Como sea, en materia de pasiones cualquier cosa es posible. Ahora resulta que Cristo y María Magdalena tuvieron un romance. De esa relación nació un bebé y, a través de él, la descendencia de Cristo llegó hasta nuestros días. ¿Qué tenían que ver los templarios en todo este (y nunca tan bien dicho) bendito asunto?

Pues, que si no estaban custodiando el Santo Grial (la copa de la que bebió el Salvador antes del calvario) ni un tesoro calculado en miles de millones de dólares según criterios actuales, entonces se trataba de información clasificada. ¡Los templarios cuidaban a los descendientes directos de Jesucristo!

Los templarios fueron juzgados y exterminados con la ayuda de la propia Iglesia y un buen empujón de la corte francesa, allá por el 1300, que los acusó de blasfemia y homosexualidad. En las zonas donde una vez estuvieron ubicadas sus «oficinas centrales» en Francia, ahora la gente ha comenzado a ver milagros, extrañas apariciones y, por supuesto, ovnis.

No hay que olvidarse de las tesis que indican que Cristo era un extraterrestre llegado al mundo a poner un poco de coherencia y amor. Dos virtudes que nunca le han sobrado a la humanidad.

Aun estando ocupado, y mucho, en otros menesteres terminé por sentir algún cosquilleo por los templarios y sus vestidos blancos estampados con una cruz roja.

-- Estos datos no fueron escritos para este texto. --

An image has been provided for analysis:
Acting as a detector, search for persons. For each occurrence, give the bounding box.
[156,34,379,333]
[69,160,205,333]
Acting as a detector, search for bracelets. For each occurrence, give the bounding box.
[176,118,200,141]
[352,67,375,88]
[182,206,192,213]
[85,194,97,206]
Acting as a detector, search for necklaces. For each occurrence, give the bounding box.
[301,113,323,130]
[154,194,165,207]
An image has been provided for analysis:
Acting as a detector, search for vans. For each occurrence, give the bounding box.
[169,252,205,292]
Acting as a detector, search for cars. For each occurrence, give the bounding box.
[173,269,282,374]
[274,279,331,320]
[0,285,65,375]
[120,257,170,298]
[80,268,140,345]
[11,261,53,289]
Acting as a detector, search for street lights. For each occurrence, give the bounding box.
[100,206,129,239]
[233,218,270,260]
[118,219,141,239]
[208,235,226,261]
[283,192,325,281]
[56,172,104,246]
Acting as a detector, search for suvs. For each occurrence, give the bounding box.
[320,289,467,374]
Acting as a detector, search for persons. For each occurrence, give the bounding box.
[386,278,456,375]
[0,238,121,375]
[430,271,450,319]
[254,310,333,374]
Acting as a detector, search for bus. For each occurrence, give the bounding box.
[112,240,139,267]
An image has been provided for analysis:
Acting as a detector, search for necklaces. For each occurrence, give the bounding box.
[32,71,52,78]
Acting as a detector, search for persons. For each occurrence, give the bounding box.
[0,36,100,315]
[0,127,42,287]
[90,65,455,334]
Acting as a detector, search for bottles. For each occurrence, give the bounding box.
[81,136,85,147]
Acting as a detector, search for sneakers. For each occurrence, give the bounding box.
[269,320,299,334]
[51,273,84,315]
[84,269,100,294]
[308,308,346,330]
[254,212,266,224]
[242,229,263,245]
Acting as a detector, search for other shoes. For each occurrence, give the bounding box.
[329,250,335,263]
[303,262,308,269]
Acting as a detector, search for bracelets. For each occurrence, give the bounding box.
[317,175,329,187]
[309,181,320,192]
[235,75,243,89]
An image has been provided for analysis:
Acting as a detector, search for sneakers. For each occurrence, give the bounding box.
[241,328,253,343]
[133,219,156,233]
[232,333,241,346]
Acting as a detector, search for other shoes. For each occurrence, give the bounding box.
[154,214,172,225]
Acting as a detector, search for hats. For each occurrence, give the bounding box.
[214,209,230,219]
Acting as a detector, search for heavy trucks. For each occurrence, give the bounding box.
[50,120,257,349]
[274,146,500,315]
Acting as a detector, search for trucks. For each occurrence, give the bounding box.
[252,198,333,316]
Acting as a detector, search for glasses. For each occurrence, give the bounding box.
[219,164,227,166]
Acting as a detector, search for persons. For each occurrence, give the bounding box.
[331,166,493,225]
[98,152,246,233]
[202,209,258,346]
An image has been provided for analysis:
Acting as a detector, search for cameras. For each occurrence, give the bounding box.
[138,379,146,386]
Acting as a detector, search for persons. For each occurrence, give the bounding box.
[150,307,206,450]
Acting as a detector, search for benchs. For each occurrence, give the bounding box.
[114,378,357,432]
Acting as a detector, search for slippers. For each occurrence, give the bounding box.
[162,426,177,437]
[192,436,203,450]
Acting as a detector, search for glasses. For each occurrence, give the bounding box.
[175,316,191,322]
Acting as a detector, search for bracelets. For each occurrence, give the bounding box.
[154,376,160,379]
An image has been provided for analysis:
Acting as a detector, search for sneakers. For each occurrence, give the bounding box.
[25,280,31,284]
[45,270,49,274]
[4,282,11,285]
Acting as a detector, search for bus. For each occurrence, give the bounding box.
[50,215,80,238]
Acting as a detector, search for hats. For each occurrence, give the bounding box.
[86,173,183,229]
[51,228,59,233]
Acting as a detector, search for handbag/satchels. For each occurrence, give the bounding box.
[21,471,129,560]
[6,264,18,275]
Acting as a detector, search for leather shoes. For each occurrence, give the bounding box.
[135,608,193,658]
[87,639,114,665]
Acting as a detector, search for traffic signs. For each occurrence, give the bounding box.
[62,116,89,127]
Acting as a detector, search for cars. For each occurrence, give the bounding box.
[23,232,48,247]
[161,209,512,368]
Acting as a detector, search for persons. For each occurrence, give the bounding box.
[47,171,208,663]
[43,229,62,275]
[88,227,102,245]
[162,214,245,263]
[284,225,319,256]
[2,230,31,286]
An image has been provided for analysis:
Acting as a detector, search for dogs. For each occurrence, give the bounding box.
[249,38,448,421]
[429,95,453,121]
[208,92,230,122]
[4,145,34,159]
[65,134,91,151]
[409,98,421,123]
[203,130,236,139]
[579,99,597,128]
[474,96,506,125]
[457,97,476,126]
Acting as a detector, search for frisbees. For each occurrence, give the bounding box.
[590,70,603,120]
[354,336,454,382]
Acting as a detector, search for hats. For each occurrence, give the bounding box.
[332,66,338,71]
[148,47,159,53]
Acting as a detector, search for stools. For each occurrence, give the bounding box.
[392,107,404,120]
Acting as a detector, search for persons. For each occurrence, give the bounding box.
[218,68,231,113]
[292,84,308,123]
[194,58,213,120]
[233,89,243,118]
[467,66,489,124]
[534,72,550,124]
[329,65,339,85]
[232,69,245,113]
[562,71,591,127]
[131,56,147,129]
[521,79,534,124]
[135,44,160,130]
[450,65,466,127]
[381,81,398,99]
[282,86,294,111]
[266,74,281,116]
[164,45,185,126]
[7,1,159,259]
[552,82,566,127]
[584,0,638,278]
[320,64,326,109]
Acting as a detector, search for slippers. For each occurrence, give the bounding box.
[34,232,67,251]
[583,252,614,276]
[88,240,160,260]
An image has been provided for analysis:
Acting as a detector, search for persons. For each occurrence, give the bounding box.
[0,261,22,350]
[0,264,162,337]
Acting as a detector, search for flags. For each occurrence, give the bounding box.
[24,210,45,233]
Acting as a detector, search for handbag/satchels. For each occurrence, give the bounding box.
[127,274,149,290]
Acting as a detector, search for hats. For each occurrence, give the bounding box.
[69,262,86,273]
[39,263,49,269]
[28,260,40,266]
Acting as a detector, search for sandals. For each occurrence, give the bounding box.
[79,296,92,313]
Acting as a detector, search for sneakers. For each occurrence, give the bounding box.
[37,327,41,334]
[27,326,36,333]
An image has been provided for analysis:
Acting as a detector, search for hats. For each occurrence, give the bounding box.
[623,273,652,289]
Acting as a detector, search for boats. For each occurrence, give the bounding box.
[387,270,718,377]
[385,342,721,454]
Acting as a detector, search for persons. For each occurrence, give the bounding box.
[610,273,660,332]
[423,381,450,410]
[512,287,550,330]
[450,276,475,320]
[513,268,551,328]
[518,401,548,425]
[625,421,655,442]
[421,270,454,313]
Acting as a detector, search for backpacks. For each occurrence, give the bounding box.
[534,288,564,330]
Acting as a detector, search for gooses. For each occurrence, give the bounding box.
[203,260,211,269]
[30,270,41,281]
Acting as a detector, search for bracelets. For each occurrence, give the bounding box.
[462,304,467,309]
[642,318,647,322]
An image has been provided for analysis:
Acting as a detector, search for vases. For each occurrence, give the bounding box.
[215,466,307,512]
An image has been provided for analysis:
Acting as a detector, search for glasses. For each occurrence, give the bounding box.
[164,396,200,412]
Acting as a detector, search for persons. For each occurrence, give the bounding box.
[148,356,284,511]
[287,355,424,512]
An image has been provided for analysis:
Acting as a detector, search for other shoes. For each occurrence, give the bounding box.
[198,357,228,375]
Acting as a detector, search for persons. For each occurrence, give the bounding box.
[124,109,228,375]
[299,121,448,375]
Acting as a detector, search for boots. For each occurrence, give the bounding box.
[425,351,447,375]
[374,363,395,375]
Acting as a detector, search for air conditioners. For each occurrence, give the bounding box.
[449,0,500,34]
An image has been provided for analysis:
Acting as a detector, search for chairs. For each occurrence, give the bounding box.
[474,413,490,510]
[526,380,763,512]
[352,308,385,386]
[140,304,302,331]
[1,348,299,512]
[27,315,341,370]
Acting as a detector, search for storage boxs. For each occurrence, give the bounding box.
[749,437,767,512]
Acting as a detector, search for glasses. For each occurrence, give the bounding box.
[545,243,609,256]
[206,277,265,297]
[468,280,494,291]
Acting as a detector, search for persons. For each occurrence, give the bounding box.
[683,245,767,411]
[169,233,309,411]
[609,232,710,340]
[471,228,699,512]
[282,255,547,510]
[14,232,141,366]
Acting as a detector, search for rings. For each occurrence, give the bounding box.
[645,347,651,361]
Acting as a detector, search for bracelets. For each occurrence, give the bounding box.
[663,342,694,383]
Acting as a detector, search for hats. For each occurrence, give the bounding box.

Su historia me incentivó a ver una mala película de Ridley Scott llamada «Cruzada» y, ya que estamos, vi «Jesús de Nazareth» de Franco Zeffirelli, lo que me condujo a «Jesús de Montreal» y a la «Mayor historia jamás contada», y de ahí a «La última tentación de Cristo» de Martin Scorsese (durante años prohibida en este país) y, por qué no, a «La profecía»; y en la misma línea «El exorcista», incluso «Los ríos de color púrpura» y «El cuerpo», uno de los pocos trabajos decentes que hizo Antonio Banderas en Hollywood. Me pareció necesario, en este marco, exponerme además a «La séptima profecía», «Estigma» y «El día de la bestia». Un conjunto muy heterogéneo que me guió a una película fantástica «El evangelio según San Mateo» de Pier Paolo Pasolini.

Como estaba subido al tren religioso imaginé que quizás el director italiano podría indicarme otros caminos: ¡y lo hizo! La siguiente película que alquilé fue «Saló».

Después de presenciar asesinatos, fellatios, defecaciones, torturas, gritos desgarradores, insultos, blasfemias, adoraciones a falsos ídolos y una inmensa variedad de pecados cristianos, entendí que Pasolini estaba enseñándome algo.

Aún no sé con exactitud cuál es la moraleja de este asunto, sólo me queda concluir que el mismo hombre que dibujó el rostro del paraíso también pergeñó una película sobre el infierno.

El sabor agridulce de los labios de Pasolini ha ido mermando mi tibio interés por la masculinidad fanática de los templarios.